[Extracted page text data]
'''
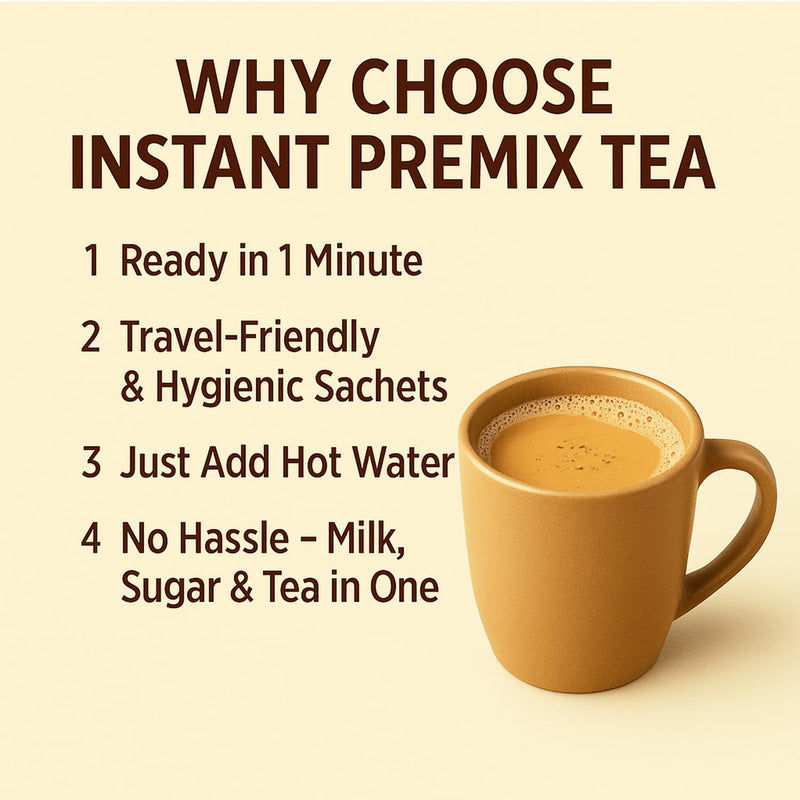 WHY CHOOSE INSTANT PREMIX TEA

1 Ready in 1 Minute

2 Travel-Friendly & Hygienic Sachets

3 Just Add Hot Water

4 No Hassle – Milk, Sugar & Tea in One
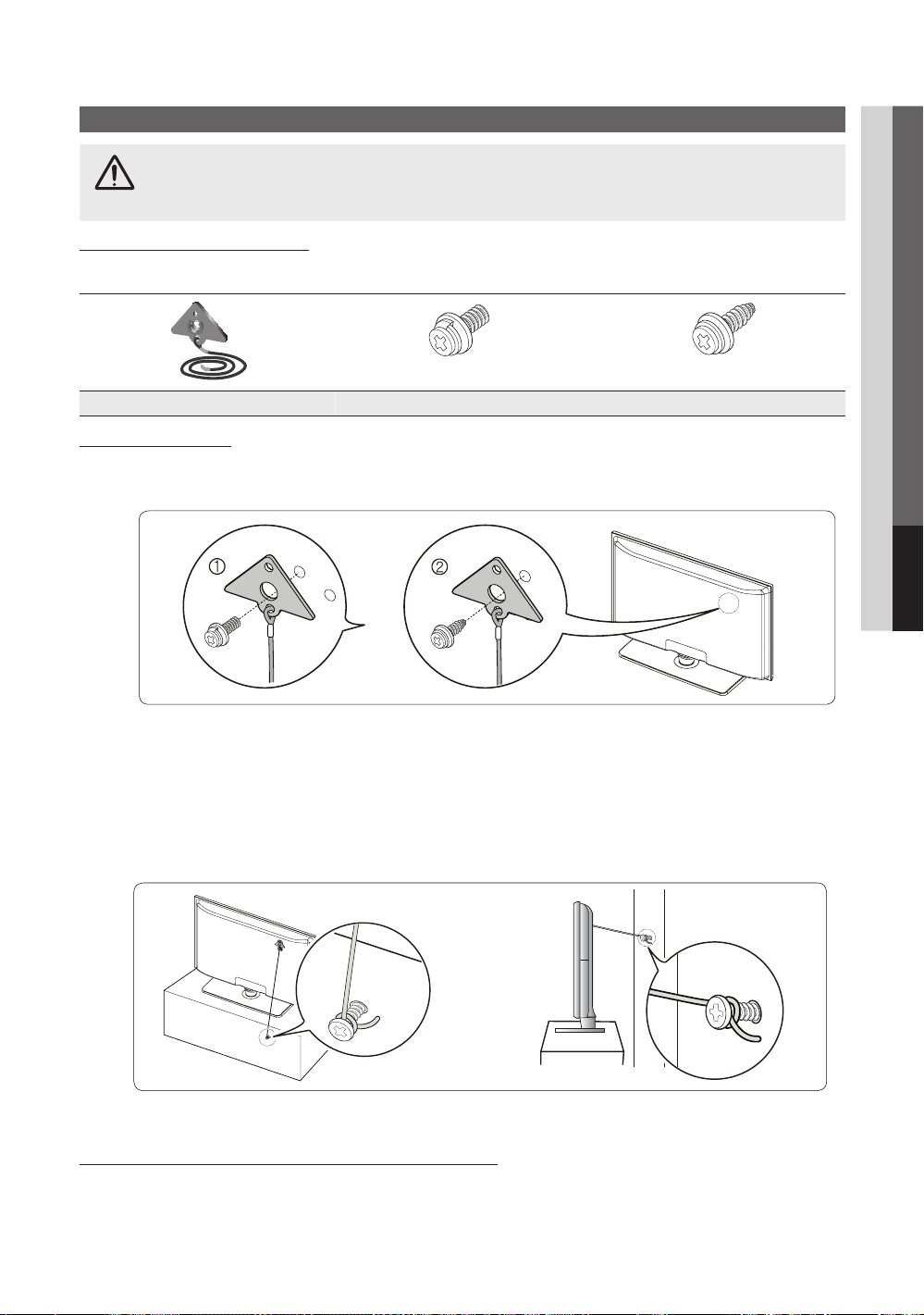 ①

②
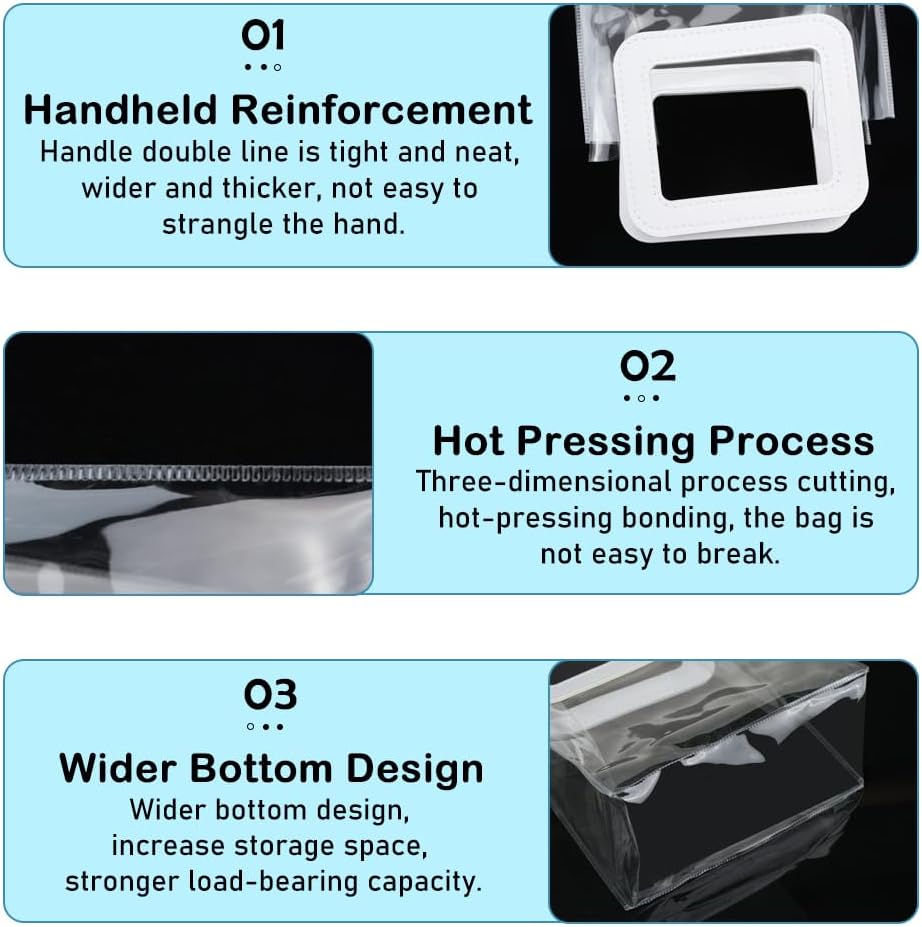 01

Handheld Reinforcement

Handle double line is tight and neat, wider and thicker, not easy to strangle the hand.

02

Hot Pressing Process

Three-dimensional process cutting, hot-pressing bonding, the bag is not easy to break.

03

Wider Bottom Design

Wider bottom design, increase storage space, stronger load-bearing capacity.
'''
• WHAT TO DO: Copy out the lines above that hold the string "easy".

• REPLY TO THE EXERCISE:
Handle double line is tight and neat, wider and thicker, not easy to strangle the hand.
Three-dimensional process cutting, hot-pressing bonding, the bag is not easy to break.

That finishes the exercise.